WORK TASK
All the lines below need to be transcribed exactly. Pictures get left out.

SOURCE MATERIAL
◆ ◆ ◆ ◆ ◆

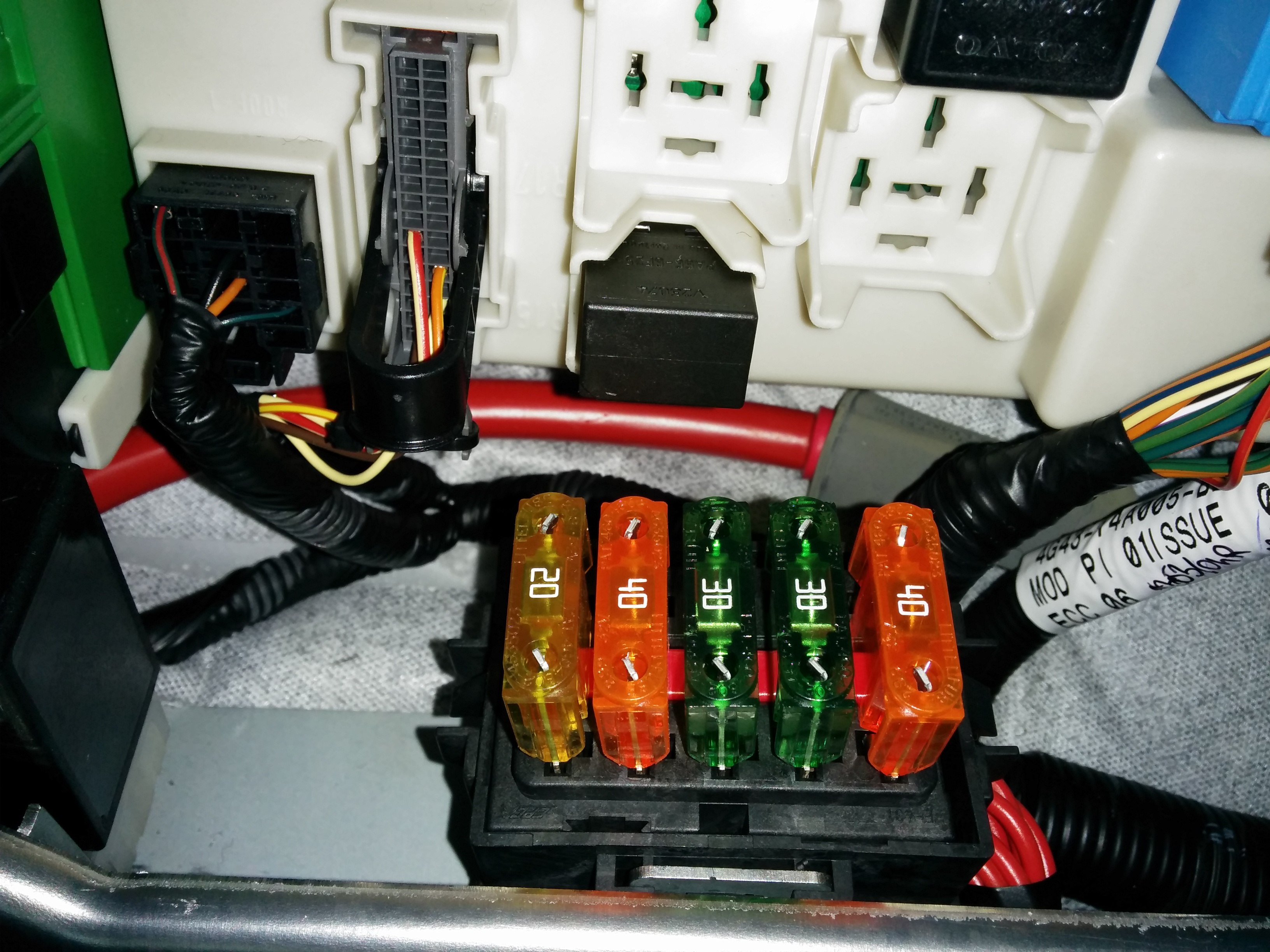 V8 Vantage Cabin Fuse Box Reinvent Your Wiring Diagram Aston Martin Accessing The On An Db9 1936 Rh Aston1936 Com 2018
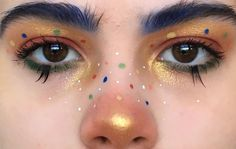 Retro glam looks of the past are back in a big way-and not just on runway supermodels. Eye Makeup Art, Clown Makeup, Cute Makeup, Pretty Makeup, Halloween Makeup, Beauty Makeup, Hair Makeup, Body Makeup, Makeup Goals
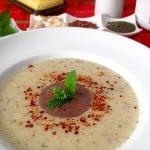 Supa crema de cartofi cu tapenade, menta si mult usturoi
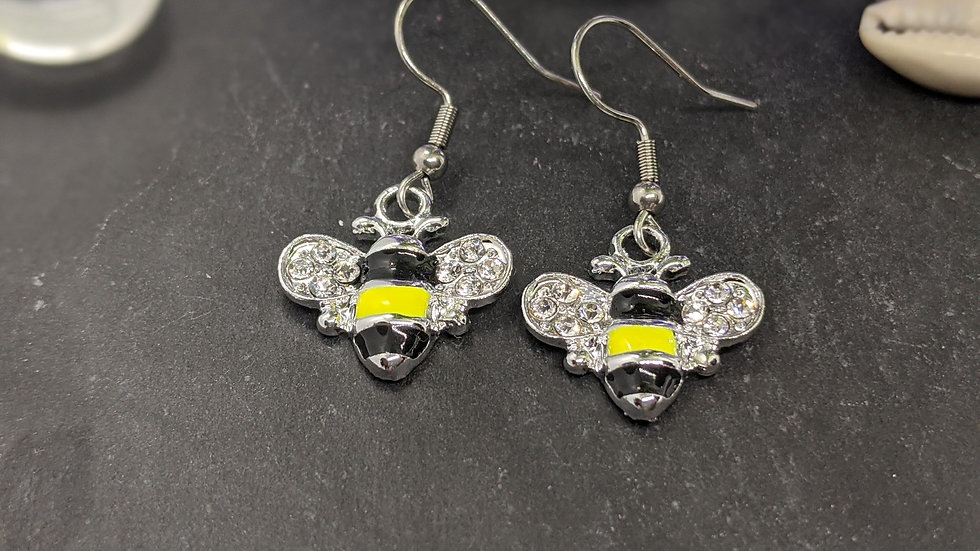 Beautiful black & yellow enamelled bee drop earrings with rhinestones.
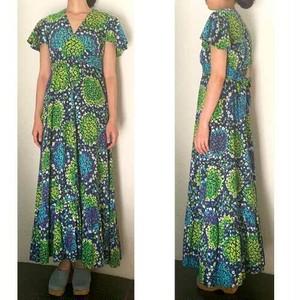 S〜Lサイズ【アメリカ製古着】1960年代ハワイアンヴィンテージ◆ネイビーにブルーやグリーンの小花◆マキシ丈ワンピース【中古】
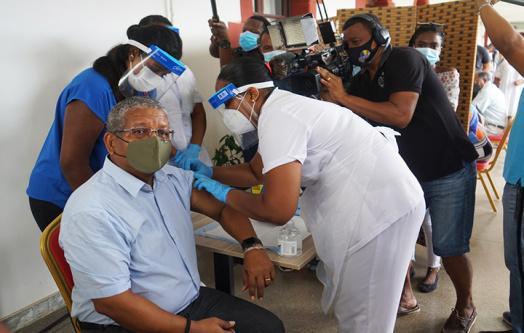 拉姆卡拉旺1月10日接种中国国药疫苗,图自塞舌尔政府网站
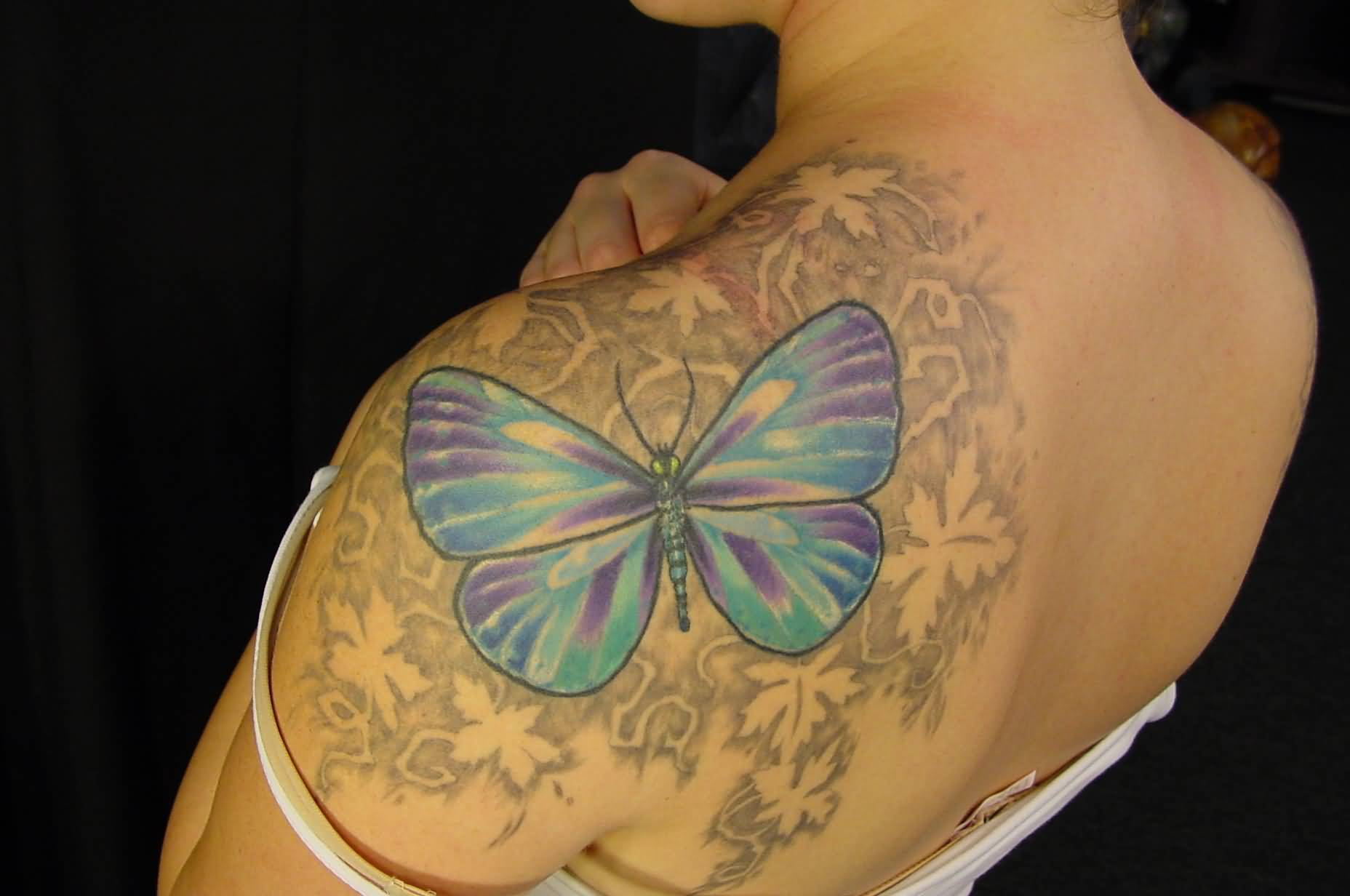 876422ee7ab24 Beautiful Butterfly Ivy Tattoo On Left Shoulder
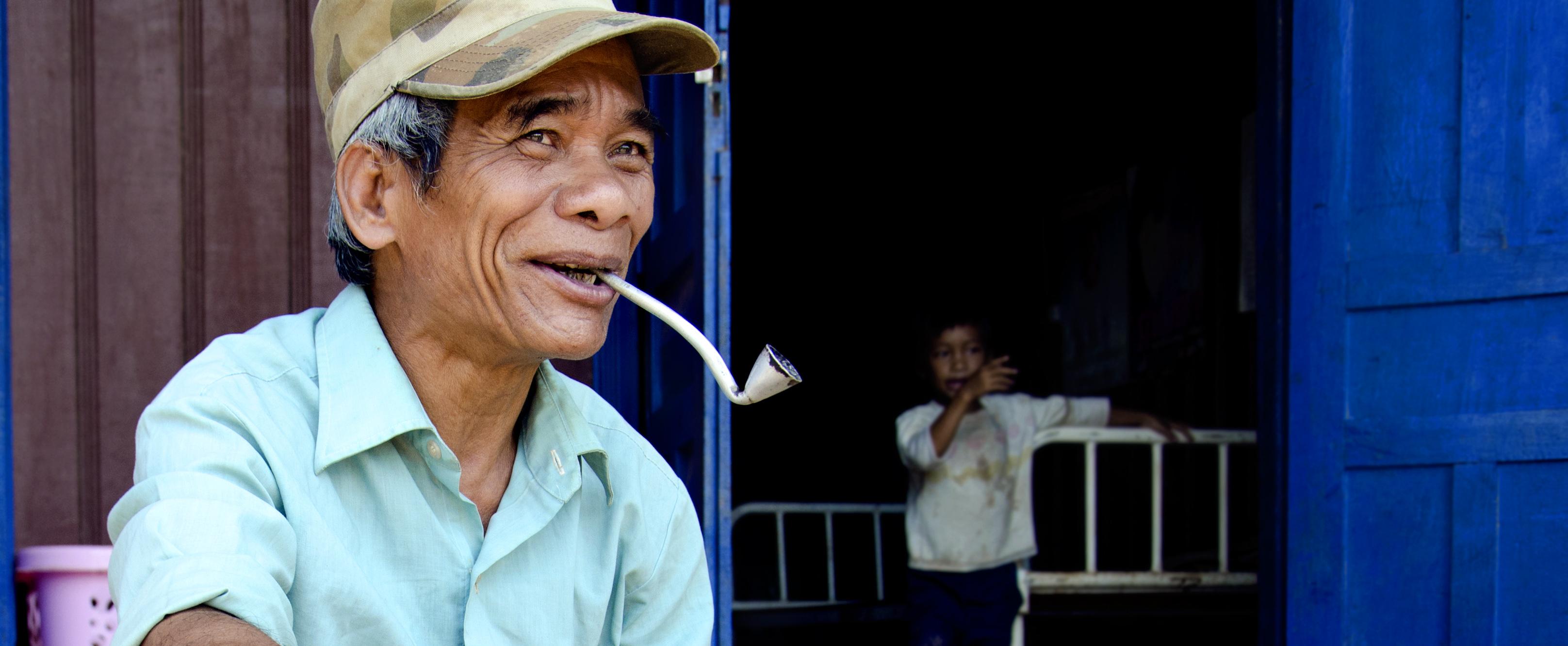 smoking homegrown pipe tobacco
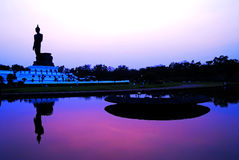 Silueta de Buddha Fotos de archivo libres de regalías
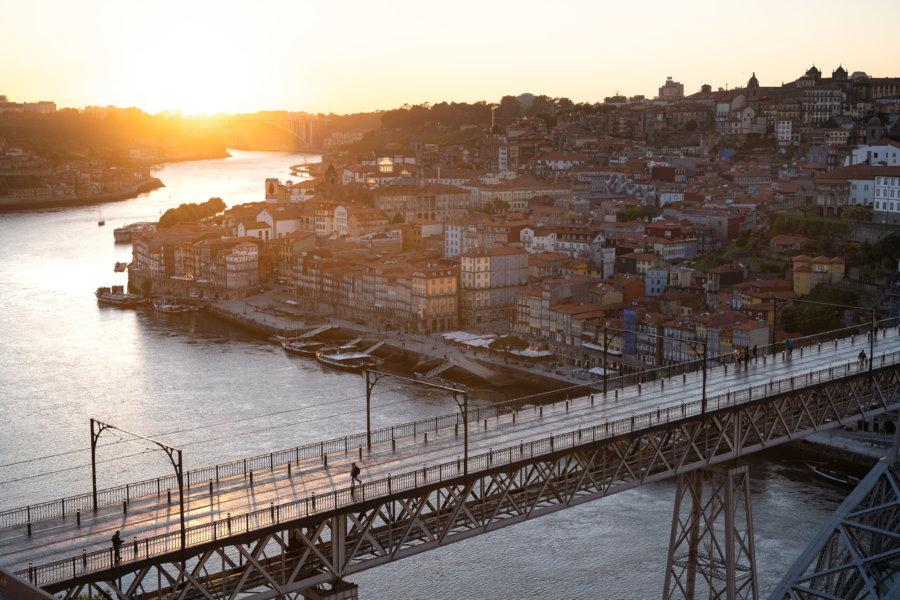 Coucher de soleil sur la ville de Porto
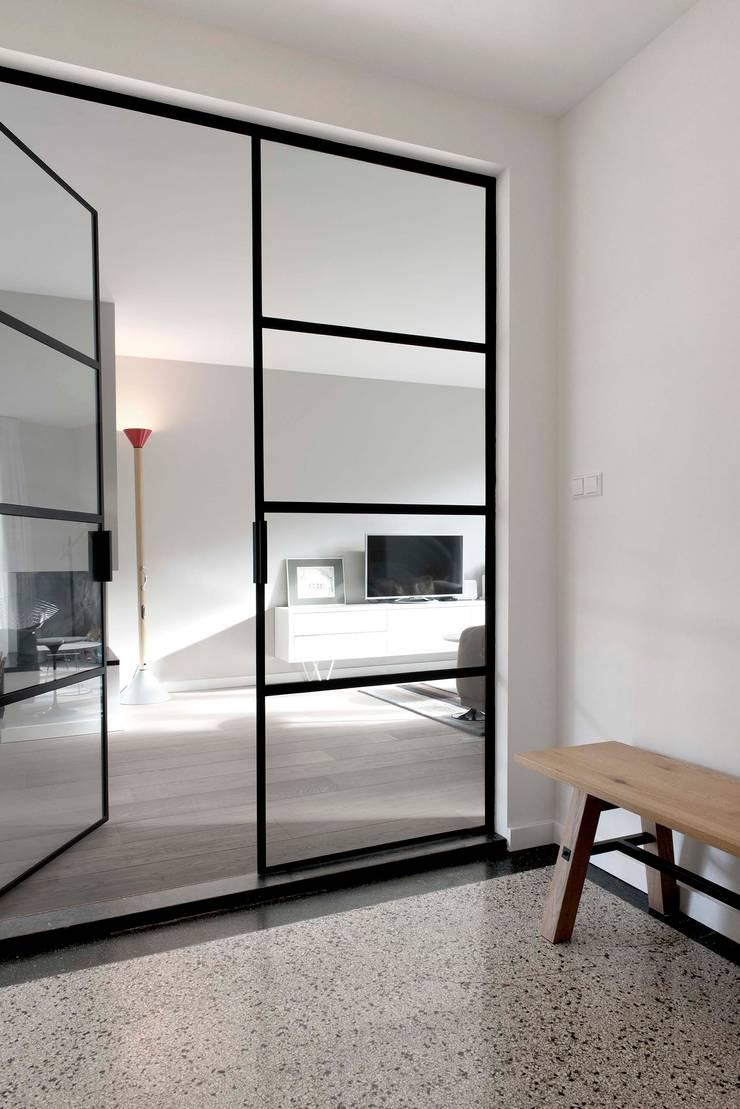 Verbouwing familiewoning Den Haag:  Gang en hal door Atelier Perspective Interieurarchitectuur, Modern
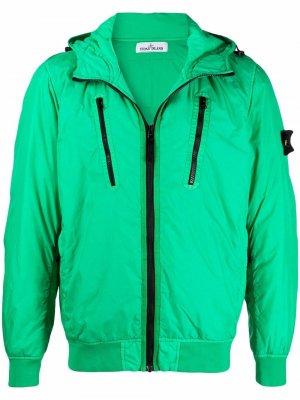 Куртка с капюшоном и нашивкой-логотипом Stone Island. Цвет: зеленый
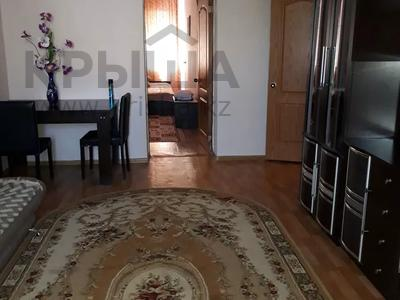 2-комнатная квартира, 65 м², 3 этаж посуточно, Сатпаева 28 за 8 000 〒 в Атырау — фото 2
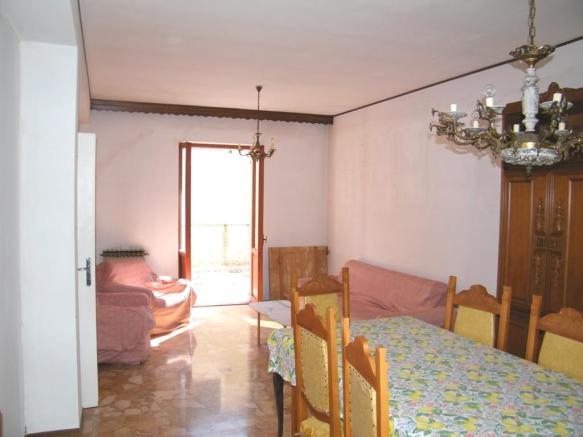 1st floor livingroom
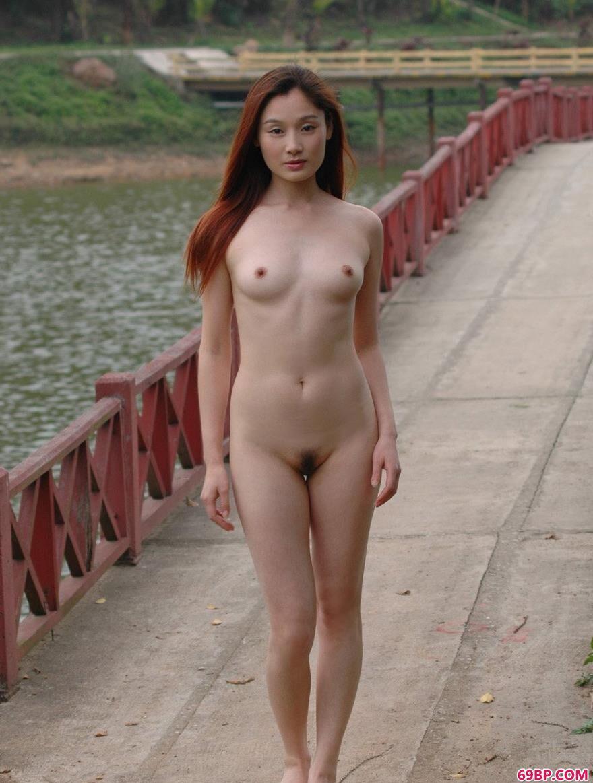 美模王丹和珊珊人体高尔夫1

◆ ◆ ◆ ◆ ◆

TASK SOLUTION
 V8 Vantage Cabin Fuse Box Reinvent Your Wiring Diagram Aston Martin Accessing The On An Db9 1936 Rh Aston1936 Com 2018
 Retro glam looks of the past are back in a big way-and not just on runway supermodels. Eye Makeup Art, Clown Makeup, Cute Makeup, Pretty Makeup, Halloween Makeup, Beauty Makeup, Hair Makeup, Body Makeup, Makeup Goals
 Supa crema de cartofi cu tapenade, menta si mult usturoi
 Beautiful black & yellow enamelled bee drop earrings with rhinestones.
 S〜Lサイズ【アメリカ製古着】1960年代ハワイアンヴィンテージ◆ネイビーにブルーやグリーンの小花◆マキシ丈ワンピース【中古】
 拉姆卡拉旺1月10日接种中国国药疫苗,图自塞舌尔政府网站
 876422ee7ab24 Beautiful Butterfly Ivy Tattoo On Left Shoulder
 smoking homegrown pipe tobacco
 Silueta de Buddha Fotos de archivo libres de regalías
 Coucher de soleil sur la ville de Porto
 Verbouwing familiewoning Den Haag:  Gang en hal door Atelier Perspective Interieurarchitectuur, Modern
 Куртка с капюшоном и нашивкой-логотипом Stone Island. Цвет: зеленый
 2-комнатная квартира, 65 м², 3 этаж посуточно, Сатпаева 28 за 8 000 〒 в Атырау — фото 2
 1st floor livingroom
 美模王丹和珊珊人体高尔夫1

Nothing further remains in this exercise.